### DATA SECTION:

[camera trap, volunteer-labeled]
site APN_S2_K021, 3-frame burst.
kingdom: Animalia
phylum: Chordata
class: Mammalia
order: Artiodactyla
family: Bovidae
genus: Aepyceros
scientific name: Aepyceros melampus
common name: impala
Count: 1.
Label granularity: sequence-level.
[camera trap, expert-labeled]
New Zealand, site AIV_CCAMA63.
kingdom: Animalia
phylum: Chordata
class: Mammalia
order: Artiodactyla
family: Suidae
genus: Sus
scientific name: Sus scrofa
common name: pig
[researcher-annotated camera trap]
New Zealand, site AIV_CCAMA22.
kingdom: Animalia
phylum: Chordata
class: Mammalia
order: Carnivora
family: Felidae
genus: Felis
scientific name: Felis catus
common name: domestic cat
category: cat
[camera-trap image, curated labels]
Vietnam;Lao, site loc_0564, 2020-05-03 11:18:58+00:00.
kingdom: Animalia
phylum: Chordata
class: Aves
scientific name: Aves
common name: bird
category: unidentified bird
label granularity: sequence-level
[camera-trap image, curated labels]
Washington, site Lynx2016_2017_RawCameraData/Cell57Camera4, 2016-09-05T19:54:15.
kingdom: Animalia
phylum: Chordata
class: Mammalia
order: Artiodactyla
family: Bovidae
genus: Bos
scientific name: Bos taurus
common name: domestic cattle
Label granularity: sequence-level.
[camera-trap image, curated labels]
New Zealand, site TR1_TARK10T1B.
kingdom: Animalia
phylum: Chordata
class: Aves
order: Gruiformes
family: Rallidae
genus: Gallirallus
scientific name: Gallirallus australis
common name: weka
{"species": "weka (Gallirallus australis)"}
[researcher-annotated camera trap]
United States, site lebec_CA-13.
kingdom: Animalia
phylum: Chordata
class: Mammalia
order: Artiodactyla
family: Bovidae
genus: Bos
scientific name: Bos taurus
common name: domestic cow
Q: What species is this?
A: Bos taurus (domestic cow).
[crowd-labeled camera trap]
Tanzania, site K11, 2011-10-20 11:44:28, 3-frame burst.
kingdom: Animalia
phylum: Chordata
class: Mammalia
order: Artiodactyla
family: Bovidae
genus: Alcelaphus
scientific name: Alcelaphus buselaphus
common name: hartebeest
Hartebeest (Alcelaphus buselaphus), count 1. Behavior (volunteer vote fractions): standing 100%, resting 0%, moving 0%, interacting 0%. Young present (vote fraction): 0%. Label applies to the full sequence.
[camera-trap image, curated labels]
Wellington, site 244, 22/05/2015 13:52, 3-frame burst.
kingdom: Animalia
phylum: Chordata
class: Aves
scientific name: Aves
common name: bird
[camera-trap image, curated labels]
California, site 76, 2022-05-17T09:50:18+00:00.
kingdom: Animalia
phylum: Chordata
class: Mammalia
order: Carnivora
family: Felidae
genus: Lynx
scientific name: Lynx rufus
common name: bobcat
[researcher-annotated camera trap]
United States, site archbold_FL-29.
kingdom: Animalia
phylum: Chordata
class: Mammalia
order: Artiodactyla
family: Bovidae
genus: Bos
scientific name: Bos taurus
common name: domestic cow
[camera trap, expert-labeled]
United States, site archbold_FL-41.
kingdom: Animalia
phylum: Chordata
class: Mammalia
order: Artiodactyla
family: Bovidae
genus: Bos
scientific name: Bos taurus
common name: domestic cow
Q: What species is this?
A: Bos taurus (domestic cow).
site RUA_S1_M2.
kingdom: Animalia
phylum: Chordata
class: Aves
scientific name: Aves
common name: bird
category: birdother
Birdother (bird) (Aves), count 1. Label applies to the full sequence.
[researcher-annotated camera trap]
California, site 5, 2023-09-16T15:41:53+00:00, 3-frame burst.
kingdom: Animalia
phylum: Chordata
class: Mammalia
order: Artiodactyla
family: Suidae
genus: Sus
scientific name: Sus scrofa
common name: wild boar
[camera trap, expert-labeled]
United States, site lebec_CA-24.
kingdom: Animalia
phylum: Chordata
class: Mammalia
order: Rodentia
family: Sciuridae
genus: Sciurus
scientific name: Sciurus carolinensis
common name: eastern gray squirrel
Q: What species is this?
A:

### TASK GOAL:
Repeat the full set of records exactly.

### RESPONSE AREA:
[camera trap, volunteer-labeled]
site APN_S2_K021, 3-frame burst.
kingdom: Animalia
phylum: Chordata
class: Mammalia
order: Artiodactyla
family: Bovidae
genus: Aepyceros
scientific name: Aepyceros melampus
common name: impala
Count: 1.
Label granularity: sequence-level.
[camera trap, expert-labeled]
New Zealand, site AIV_CCAMA63.
kingdom: Animalia
phylum: Chordata
class: Mammalia
order: Artiodactyla
family: Suidae
genus: Sus
scientific name: Sus scrofa
common name: pig
[researcher-annotated camera trap]
New Zealand, site AIV_CCAMA22.
kingdom: Animalia
phylum: Chordata
class: Mammalia
order: Carnivora
family: Felidae
genus: Felis
scientific name: Felis catus
common name: domestic cat
category: cat
[camera-trap image, curated labels]
Vietnam;Lao, site loc_0564, 2020-05-03 11:18:58+00:00.
kingdom: Animalia
phylum: Chordata
class: Aves
scientific name: Aves
common name: bird
category: unidentified bird
label granularity: sequence-level
[camera-trap image, curated labels]
Washington, site Lynx2016_2017_RawCameraData/Cell57Camera4, 2016-09-05T19:54:15.
kingdom: Animalia
phylum: Chordata
class: Mammalia
order: Artiodactyla
family: Bovidae
genus: Bos
scientific name: Bos taurus
common name: domestic cattle
Label granularity: sequence-level.
[camera-trap image, curated labels]
New Zealand, site TR1_TARK10T1B.
kingdom: Animalia
phylum: Chordata
class: Aves
order: Gruiformes
family: Rallidae
genus: Gallirallus
scientific name: Gallirallus australis
common name: weka
{"species": "weka (Gallirallus australis)"}
[researcher-annotated camera trap]
United States, site lebec_CA-13.
kingdom: Animalia
phylum: Chordata
class: Mammalia
order: Artiodactyla
family: Bovidae
genus: Bos
scientific name: Bos taurus
common name: domestic cow
Q: What species is this?
A: Bos taurus (domestic cow).
[crowd-labeled camera trap]
Tanzania, site K11, 2011-10-20 11:44:28, 3-frame burst.
kingdom: Animalia
phylum: Chordata
class: Mammalia
order: Artiodactyla
family: Bovidae
genus: Alcelaphus
scientific name: Alcelaphus buselaphus
common name: hartebeest
Hartebeest (Alcelaphus buselaphus), count 1. Behavior (volunteer vote fractions): standing 100%, resting 0%, moving 0%, interacting 0%. Young present (vote fraction): 0%. Label applies to the full sequence.
[camera-trap image, curated labels]
Wellington, site 244, 22/05/2015 13:52, 3-frame burst.
kingdom: Animalia
phylum: Chordata
class: Aves
scientific name: Aves
common name: bird
[camera-trap image, curated labels]
California, site 76, 2022-05-17T09:50:18+00:00.
kingdom: Animalia
phylum: Chordata
class: Mammalia
order: Carnivora
family: Felidae
genus: Lynx
scientific name: Lynx rufus
common name: bobcat
[researcher-annotated camera trap]
United States, site archbold_FL-29.
kingdom: Animalia
phylum: Chordata
class: Mammalia
order: Artiodactyla
family: Bovidae
genus: Bos
scientific name: Bos taurus
common name: domestic cow
[camera trap, expert-labeled]
United States, site archbold_FL-41.
kingdom: Animalia
phylum: Chordata
class: Mammalia
order: Artiodactyla
family: Bovidae
genus: Bos
scientific name: Bos taurus
common name: domestic cow
Q: What species is this?
A: Bos taurus (domestic cow).
site RUA_S1_M2.
kingdom: Animalia
phylum: Chordata
class: Aves
scientific name: Aves
common name: bird
category: birdother
Birdother (bird) (Aves), count 1. Label applies to the full sequence.
[researcher-annotated camera trap]
California, site 5, 2023-09-16T15:41:53+00:00, 3-frame burst.
kingdom: Animalia
phylum: Chordata
class: Mammalia
order: Artiodactyla
family: Suidae
genus: Sus
scientific name: Sus scrofa
common name: wild boar
[camera trap, expert-labeled]
United States, site lebec_CA-24.
kingdom: Animalia
phylum: Chordata
class: Mammalia
order: Rodentia
family: Sciuridae
genus: Sciurus
scientific name: Sciurus carolinensis
common name: eastern gray squirrel
Q: What species is this?
A:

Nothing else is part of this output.